A run of records

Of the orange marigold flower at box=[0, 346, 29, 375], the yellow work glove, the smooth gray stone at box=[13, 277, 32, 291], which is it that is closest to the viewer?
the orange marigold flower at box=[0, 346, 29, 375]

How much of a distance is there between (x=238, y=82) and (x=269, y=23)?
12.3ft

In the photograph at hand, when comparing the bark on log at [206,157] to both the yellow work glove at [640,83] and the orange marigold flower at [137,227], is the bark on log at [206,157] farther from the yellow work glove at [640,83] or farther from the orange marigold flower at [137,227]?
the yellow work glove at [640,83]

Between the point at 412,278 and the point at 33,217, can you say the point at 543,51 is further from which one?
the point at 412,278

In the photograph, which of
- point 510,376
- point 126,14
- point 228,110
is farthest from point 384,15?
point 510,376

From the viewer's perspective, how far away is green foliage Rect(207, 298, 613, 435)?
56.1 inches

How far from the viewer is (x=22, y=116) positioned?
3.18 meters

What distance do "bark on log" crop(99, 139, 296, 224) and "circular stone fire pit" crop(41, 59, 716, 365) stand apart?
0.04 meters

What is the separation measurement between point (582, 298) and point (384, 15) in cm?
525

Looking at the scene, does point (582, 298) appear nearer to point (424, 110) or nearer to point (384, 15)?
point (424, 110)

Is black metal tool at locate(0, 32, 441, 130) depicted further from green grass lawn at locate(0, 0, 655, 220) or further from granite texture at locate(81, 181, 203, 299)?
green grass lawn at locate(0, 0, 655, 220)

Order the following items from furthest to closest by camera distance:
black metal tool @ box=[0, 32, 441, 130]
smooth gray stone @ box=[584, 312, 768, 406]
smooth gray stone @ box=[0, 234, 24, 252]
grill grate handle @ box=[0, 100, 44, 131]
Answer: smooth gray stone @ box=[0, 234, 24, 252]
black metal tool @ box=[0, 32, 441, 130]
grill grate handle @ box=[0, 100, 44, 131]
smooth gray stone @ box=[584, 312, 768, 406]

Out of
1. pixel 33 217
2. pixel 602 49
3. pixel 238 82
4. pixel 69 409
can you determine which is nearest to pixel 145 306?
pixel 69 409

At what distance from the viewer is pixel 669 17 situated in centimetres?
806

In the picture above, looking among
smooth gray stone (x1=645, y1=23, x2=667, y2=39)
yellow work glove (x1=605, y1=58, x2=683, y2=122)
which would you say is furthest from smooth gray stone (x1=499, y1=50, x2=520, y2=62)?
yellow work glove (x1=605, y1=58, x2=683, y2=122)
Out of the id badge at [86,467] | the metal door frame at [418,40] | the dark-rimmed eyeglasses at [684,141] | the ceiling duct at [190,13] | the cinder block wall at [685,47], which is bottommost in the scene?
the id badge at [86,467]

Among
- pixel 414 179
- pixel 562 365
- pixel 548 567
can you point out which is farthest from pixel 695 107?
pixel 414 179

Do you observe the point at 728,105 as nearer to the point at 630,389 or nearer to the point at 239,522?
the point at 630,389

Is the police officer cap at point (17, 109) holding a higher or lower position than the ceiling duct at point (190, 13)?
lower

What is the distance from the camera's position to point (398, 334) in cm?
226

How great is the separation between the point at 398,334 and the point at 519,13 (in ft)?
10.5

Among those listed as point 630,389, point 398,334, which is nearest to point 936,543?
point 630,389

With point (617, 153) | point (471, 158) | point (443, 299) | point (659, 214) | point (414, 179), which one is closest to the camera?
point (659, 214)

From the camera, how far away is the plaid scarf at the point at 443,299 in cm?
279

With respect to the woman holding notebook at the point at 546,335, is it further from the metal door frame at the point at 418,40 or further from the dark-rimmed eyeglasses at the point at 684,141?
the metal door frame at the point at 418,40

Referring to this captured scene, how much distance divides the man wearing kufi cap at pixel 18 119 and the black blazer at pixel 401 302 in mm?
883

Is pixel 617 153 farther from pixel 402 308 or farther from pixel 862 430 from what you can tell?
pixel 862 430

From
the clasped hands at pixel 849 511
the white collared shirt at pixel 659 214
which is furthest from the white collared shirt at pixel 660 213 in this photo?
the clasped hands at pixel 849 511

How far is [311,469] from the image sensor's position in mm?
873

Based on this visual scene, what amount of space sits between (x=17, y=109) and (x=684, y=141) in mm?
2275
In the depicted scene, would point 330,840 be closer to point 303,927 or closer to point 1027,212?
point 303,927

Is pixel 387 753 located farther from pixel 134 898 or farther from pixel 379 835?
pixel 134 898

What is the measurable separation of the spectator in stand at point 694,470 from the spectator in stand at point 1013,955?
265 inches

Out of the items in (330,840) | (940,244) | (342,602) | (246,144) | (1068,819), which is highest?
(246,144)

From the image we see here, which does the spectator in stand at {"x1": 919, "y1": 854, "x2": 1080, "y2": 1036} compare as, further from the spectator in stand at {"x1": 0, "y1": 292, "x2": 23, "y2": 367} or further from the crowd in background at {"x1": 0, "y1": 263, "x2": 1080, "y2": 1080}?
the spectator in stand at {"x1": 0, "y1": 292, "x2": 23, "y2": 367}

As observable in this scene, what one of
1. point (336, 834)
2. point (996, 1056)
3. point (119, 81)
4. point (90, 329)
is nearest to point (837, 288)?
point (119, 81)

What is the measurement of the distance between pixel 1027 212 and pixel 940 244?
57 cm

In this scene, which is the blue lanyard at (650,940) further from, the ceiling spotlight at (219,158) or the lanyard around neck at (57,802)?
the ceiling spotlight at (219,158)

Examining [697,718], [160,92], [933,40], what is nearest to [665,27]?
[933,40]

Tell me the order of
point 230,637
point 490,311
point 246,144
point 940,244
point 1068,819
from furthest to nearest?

- [Aim of the exercise] Convert all of the entries above into a JSON list of strings with one string per line, leaving out blank lines.

- [Written response]
[
  "Of the orange marigold flower at box=[0, 346, 29, 375], the yellow work glove, the smooth gray stone at box=[13, 277, 32, 291], which is it that is closest to the viewer?",
  "the orange marigold flower at box=[0, 346, 29, 375]",
  "How much of a distance is there between (x=238, y=82) and (x=269, y=23)?",
  "12.3ft",
  "In the photograph at hand, when comparing the bark on log at [206,157] to both the yellow work glove at [640,83] and the orange marigold flower at [137,227], is the bark on log at [206,157] farther from the yellow work glove at [640,83] or farther from the orange marigold flower at [137,227]?",
  "the yellow work glove at [640,83]",
  "Between the point at 412,278 and the point at 33,217, can you say the point at 543,51 is further from which one?",
  "the point at 412,278",
  "In the photograph, which of",
  "- point 510,376",
  "- point 126,14",
  "- point 228,110",
  "is farthest from point 384,15?",
  "point 510,376",
  "From the viewer's perspective, how far away is green foliage Rect(207, 298, 613, 435)?",
  "56.1 inches",
  "How far from the viewer is (x=22, y=116) positioned?",
  "3.18 meters",
  "What distance do \"bark on log\" crop(99, 139, 296, 224) and \"circular stone fire pit\" crop(41, 59, 716, 365) stand apart?",
  "0.04 meters",
  "What is the separation measurement between point (582, 298) and point (384, 15) in cm?",
  "525",
  "Looking at the scene, does point (582, 298) appear nearer to point (424, 110) or nearer to point (384, 15)?",
  "point (424, 110)",
  "Is black metal tool at locate(0, 32, 441, 130) depicted further from green grass lawn at locate(0, 0, 655, 220) or further from granite texture at locate(81, 181, 203, 299)?",
  "green grass lawn at locate(0, 0, 655, 220)",
  "Order the following items from furthest to closest by camera distance:",
  "black metal tool @ box=[0, 32, 441, 130]",
  "smooth gray stone @ box=[584, 312, 768, 406]",
  "smooth gray stone @ box=[0, 234, 24, 252]",
  "grill grate handle @ box=[0, 100, 44, 131]",
  "Answer: smooth gray stone @ box=[0, 234, 24, 252]",
  "black metal tool @ box=[0, 32, 441, 130]",
  "grill grate handle @ box=[0, 100, 44, 131]",
  "smooth gray stone @ box=[584, 312, 768, 406]",
  "Out of",
  "1. pixel 33 217",
  "2. pixel 602 49",
  "3. pixel 238 82",
  "4. pixel 69 409",
  "can you determine which is nearest to pixel 145 306?",
  "pixel 69 409",
  "At what distance from the viewer is pixel 669 17 situated in centimetres?",
  "806",
  "In the picture above, looking among",
  "smooth gray stone (x1=645, y1=23, x2=667, y2=39)",
  "yellow work glove (x1=605, y1=58, x2=683, y2=122)",
  "which would you say is furthest from smooth gray stone (x1=499, y1=50, x2=520, y2=62)?",
  "yellow work glove (x1=605, y1=58, x2=683, y2=122)",
  "Out of the id badge at [86,467] | the metal door frame at [418,40] | the dark-rimmed eyeglasses at [684,141] | the ceiling duct at [190,13] | the cinder block wall at [685,47], which is bottommost in the scene?",
  "the id badge at [86,467]",
  "Among",
  "- pixel 414 179",
  "- pixel 562 365",
  "- pixel 548 567",
  "can you point out which is farthest from pixel 695 107?",
  "pixel 414 179",
  "Do you observe the point at 728,105 as nearer to the point at 630,389 or nearer to the point at 239,522?",
  "the point at 630,389",
  "Is the police officer cap at point (17, 109) holding a higher or lower position than the ceiling duct at point (190, 13)?",
  "lower",
  "What is the distance from the camera's position to point (398, 334) in cm?",
  "226",
  "How great is the separation between the point at 398,334 and the point at 519,13 (in ft)?",
  "10.5",
  "Among those listed as point 630,389, point 398,334, which is nearest to point 936,543?",
  "point 630,389",
  "With point (617, 153) | point (471, 158) | point (443, 299) | point (659, 214) | point (414, 179), which one is closest to the camera?",
  "point (659, 214)",
  "From the camera, how far away is the plaid scarf at the point at 443,299 in cm?",
  "279",
  "With respect to the woman holding notebook at the point at 546,335, is it further from the metal door frame at the point at 418,40 or further from the dark-rimmed eyeglasses at the point at 684,141?",
  "the metal door frame at the point at 418,40",
  "Referring to this captured scene, how much distance divides the man wearing kufi cap at pixel 18 119 and the black blazer at pixel 401 302 in mm?",
  "883",
  "Is pixel 617 153 farther from pixel 402 308 or farther from pixel 862 430 from what you can tell?",
  "pixel 862 430",
  "From",
  "the clasped hands at pixel 849 511",
  "the white collared shirt at pixel 659 214",
  "which is furthest from the white collared shirt at pixel 660 213 in this photo?",
  "the clasped hands at pixel 849 511",
  "How far is [311,469] from the image sensor's position in mm?",
  "873",
  "Based on this visual scene, what amount of space sits between (x=17, y=109) and (x=684, y=141) in mm?",
  "2275",
  "In the depicted scene, would point 330,840 be closer to point 303,927 or closer to point 1027,212?",
  "point 303,927",
  "Is pixel 387 753 located farther from pixel 134 898 or farther from pixel 379 835?",
  "pixel 134 898",
  "What is the measurable separation of the spectator in stand at point 694,470 from the spectator in stand at point 1013,955?",
  "265 inches",
  "Out of the items in (330,840) | (940,244) | (342,602) | (246,144) | (1068,819), which is highest?",
  "(246,144)",
  "From the image we see here, which does the spectator in stand at {\"x1\": 919, \"y1\": 854, \"x2\": 1080, \"y2\": 1036} compare as, further from the spectator in stand at {\"x1\": 0, \"y1\": 292, \"x2\": 23, \"y2\": 367} or further from the crowd in background at {\"x1\": 0, \"y1\": 263, \"x2\": 1080, \"y2\": 1080}?",
  "the spectator in stand at {\"x1\": 0, \"y1\": 292, \"x2\": 23, \"y2\": 367}",
  "As observable in this scene, what one of",
  "1. point (336, 834)",
  "2. point (996, 1056)",
  "3. point (119, 81)",
  "4. point (90, 329)",
  "is nearest to point (837, 288)?",
  "point (119, 81)",
  "What is the measurement of the distance between pixel 1027 212 and pixel 940 244?",
  "57 cm",
  "In this scene, which is the blue lanyard at (650,940) further from, the ceiling spotlight at (219,158) or the lanyard around neck at (57,802)?",
  "the ceiling spotlight at (219,158)",
  "Examining [697,718], [160,92], [933,40], what is nearest to [665,27]?",
  "[933,40]",
  "Tell me the order of",
  "point 230,637",
  "point 490,311",
  "point 246,144",
  "point 940,244",
  "point 1068,819",
  "from furthest to nearest?"
]